Marcus wurde kreidebleich, als seine eigene Stimme den Konferenzraum erfüllte.
„Schneid den Teil weg, auf dem sie ihn Cousin nennt.
Alexander soll nur sehen, was er sehen muss.“
Zwölf Sekunden lang sagte niemand etwas.
Auf dem Bildschirm von Marcus’ Handy lief die Audiodatei weiter, doch es war nur ein leises Rascheln zu hören.
Ein Stuhl knarrte.
Jemand atmete hörbar ein.
Hinter den Glaswänden des Konferenzraums glitzerte Chicago im kalten Morgenlicht.
Alexander Whitman saß am Kopf des langen Tisches.
Vor ihm lag die schwarze Akte, die Maya gerade gebracht hatte.
Seine Hand ruhte auf dem Deckel, aber er öffnete sie noch nicht.
Er sah nur seinen Bruder an.
Marcus starrte auf das Handy, als hätte das Gerät aus eigenem Willen gesprochen.
Dann riss er es vom Tisch.
„Das ist aus dem Zusammenhang gerissen“, sagte er.
„Eine bearbeitete Datei.
Jeder kann heutzutage Stimmen fälschen.“
Daniel, der neben Maya stand, legte einen kleinen USB-Stick neben die Verkaufsverträge.
„Dann hören wir uns die übrigen siebenundvierzig Minuten an.“
Marcus’ Blick schoss zu ihm.
„Wer zum Teufel sind Sie?“
„Daniel Reyes.
Mayas Cousin.“
Das Wort blieb wie eine Klinge im Raum hängen.
Alexander schloss kurz die Augen.
Vor fünf Jahren hatte Maya genau diesen Namen gesagt.
Damals hatte er ihn nicht angerufen.
Er hatte weder nach einer Adresse noch nach einer Erklärung gefragt.

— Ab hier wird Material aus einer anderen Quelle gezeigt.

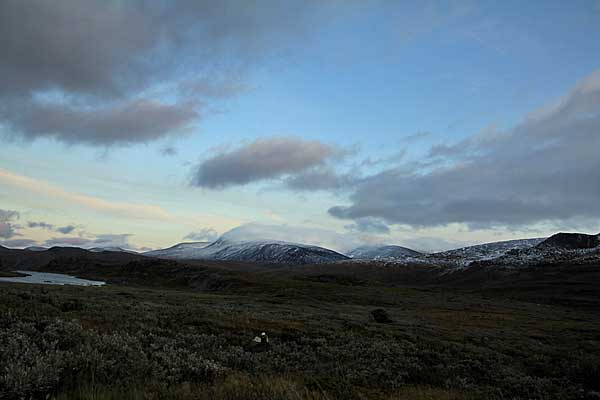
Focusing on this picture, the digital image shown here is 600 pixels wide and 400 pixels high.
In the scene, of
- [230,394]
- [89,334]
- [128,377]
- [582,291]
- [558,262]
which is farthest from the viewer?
[558,262]

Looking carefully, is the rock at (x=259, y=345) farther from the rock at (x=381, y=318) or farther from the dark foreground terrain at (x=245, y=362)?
the rock at (x=381, y=318)

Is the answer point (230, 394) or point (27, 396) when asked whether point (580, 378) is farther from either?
point (27, 396)

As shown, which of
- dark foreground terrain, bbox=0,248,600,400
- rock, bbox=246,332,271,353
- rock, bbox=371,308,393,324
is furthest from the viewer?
rock, bbox=371,308,393,324

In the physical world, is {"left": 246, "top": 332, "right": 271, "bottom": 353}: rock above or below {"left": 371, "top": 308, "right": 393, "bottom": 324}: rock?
above

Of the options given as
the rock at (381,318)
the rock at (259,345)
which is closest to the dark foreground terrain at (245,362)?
the rock at (259,345)

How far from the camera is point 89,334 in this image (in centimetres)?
1264

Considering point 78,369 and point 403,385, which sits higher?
point 78,369

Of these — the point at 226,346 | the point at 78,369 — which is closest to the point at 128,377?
the point at 78,369

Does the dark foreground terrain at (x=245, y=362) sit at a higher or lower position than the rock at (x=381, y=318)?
higher

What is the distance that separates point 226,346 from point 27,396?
9.23 meters

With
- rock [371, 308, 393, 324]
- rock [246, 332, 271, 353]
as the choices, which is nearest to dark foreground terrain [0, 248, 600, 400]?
rock [246, 332, 271, 353]

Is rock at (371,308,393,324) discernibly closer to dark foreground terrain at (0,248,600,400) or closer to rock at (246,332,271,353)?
dark foreground terrain at (0,248,600,400)

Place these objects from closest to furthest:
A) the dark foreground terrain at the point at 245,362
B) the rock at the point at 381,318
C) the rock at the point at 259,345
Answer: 1. the dark foreground terrain at the point at 245,362
2. the rock at the point at 259,345
3. the rock at the point at 381,318

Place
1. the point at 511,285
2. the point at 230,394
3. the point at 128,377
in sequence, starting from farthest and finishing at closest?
the point at 511,285, the point at 128,377, the point at 230,394
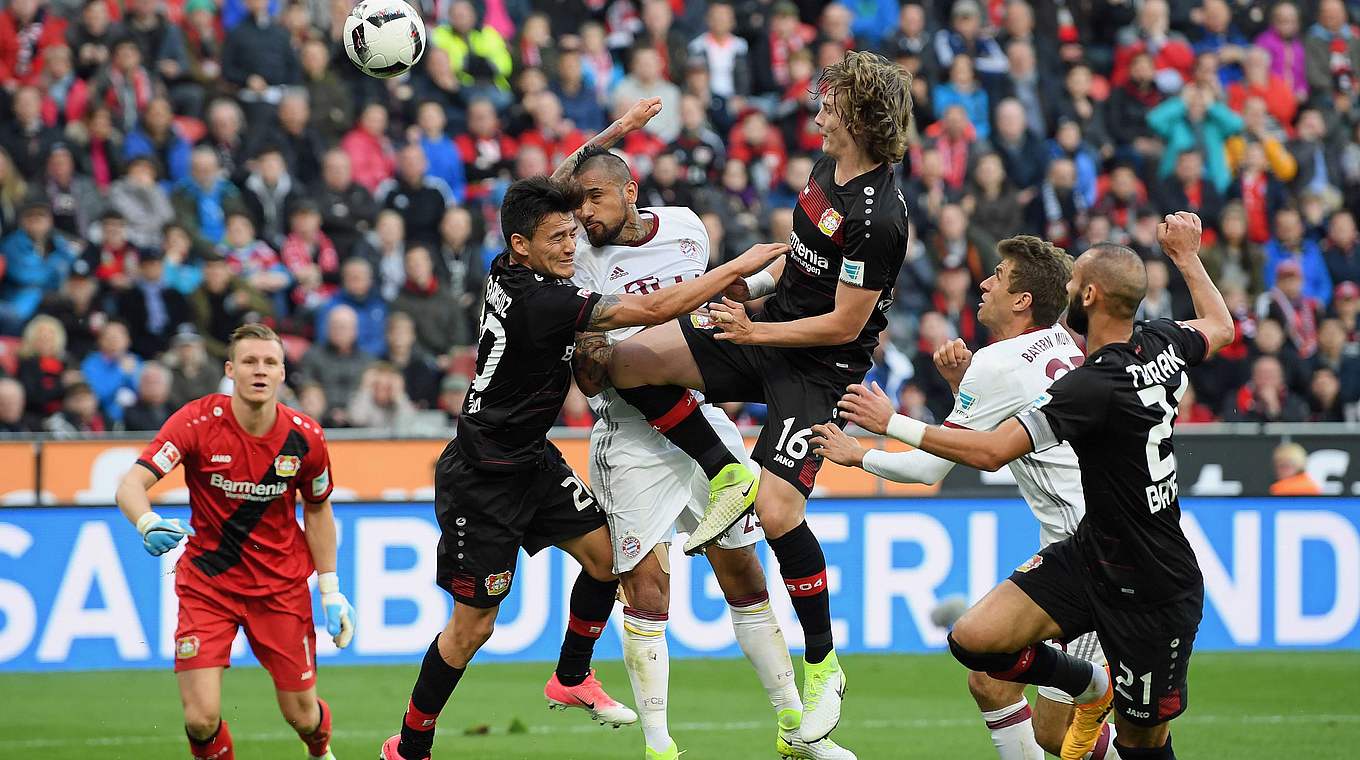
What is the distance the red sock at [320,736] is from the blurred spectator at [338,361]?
6518 mm

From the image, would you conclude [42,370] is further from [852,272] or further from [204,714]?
[852,272]

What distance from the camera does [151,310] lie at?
14945 millimetres

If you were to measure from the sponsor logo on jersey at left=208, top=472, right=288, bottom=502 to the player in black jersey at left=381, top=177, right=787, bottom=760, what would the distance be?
82 cm

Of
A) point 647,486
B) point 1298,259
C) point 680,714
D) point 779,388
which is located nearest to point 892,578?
point 680,714

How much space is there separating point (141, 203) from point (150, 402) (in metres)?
2.18

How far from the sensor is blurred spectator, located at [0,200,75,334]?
15.0 m

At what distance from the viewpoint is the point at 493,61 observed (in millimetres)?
17453

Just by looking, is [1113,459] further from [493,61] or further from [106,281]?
[493,61]

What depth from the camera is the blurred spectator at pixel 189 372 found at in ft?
47.2

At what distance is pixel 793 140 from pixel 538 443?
10341 mm

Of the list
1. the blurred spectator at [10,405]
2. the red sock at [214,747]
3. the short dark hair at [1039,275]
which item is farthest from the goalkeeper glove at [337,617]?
the blurred spectator at [10,405]

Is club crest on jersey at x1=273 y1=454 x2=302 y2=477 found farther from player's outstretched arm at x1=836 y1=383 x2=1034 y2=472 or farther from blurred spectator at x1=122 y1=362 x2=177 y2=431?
blurred spectator at x1=122 y1=362 x2=177 y2=431

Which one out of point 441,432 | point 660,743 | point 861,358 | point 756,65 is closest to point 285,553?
point 660,743

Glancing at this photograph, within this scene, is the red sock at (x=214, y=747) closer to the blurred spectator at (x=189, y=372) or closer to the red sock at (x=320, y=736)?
the red sock at (x=320, y=736)
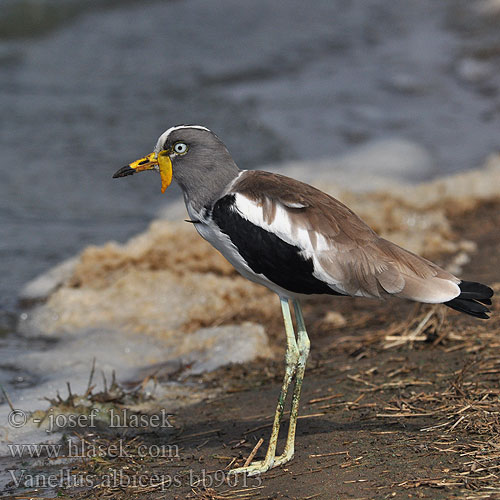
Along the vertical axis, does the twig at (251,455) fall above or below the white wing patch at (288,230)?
below

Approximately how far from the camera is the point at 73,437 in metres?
4.08

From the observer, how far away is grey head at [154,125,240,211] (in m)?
3.69

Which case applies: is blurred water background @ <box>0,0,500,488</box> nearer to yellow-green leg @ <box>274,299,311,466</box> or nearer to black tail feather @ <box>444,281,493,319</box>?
yellow-green leg @ <box>274,299,311,466</box>

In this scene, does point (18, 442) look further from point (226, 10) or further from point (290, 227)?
point (226, 10)

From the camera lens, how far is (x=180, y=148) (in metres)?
3.76

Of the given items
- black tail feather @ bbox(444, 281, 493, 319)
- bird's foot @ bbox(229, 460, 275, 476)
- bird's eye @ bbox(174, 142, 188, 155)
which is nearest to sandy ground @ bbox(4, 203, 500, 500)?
bird's foot @ bbox(229, 460, 275, 476)

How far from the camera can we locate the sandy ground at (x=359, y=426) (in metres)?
3.13

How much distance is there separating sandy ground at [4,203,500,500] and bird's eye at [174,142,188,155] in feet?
4.65

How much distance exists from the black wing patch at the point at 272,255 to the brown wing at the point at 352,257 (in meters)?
0.05

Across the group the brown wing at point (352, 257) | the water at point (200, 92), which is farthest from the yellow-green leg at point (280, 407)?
the water at point (200, 92)

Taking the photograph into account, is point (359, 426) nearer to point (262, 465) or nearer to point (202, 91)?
point (262, 465)

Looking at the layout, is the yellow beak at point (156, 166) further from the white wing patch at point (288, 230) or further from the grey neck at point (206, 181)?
the white wing patch at point (288, 230)

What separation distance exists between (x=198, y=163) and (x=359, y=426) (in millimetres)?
1451

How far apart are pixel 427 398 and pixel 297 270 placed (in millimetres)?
970
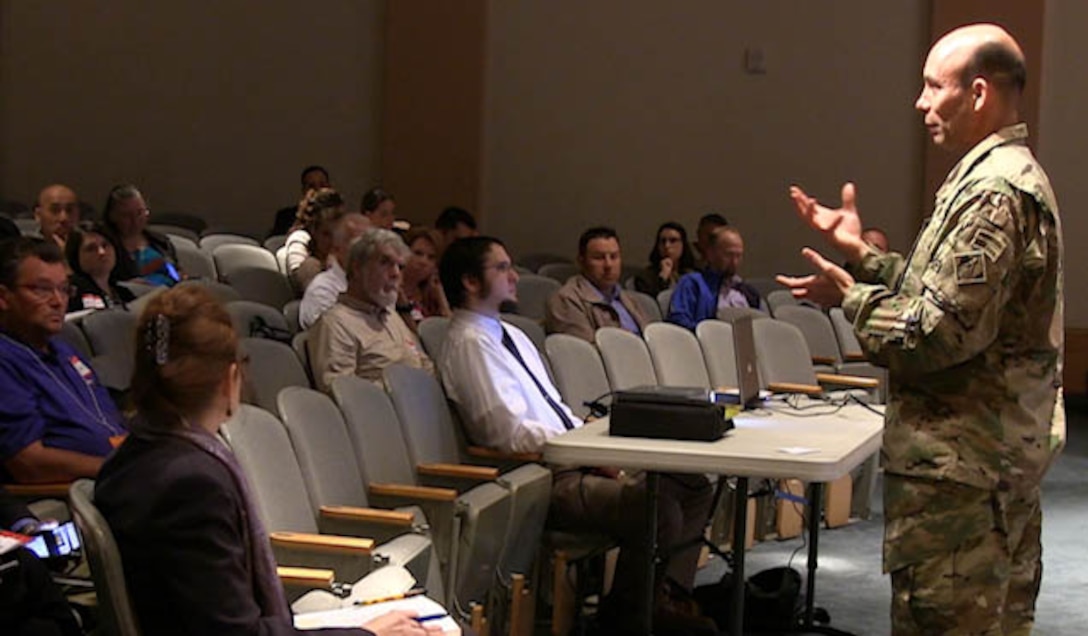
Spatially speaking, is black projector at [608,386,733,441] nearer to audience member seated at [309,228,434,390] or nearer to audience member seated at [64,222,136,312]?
audience member seated at [309,228,434,390]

Er hatte nur die Bilder gesehen, Marcus’ betroffene Miene betrachtet und eine Entscheidung getroffen, die er später jeden Tag als notwendig bezeichnete.
Notwendig, weil Verrat Konsequenzen haben müsse.
Notwendig, weil ein Mann mit seiner Würde nicht verhandeln dürfe.
Notwendig, weil sein Bruder niemals lügen würde.
Nun stand Daniel vor ihm.
Dunkler Anzug, ruhige Haltung, ein kleiner weißer Narbenstrich über der linken Augenbraue.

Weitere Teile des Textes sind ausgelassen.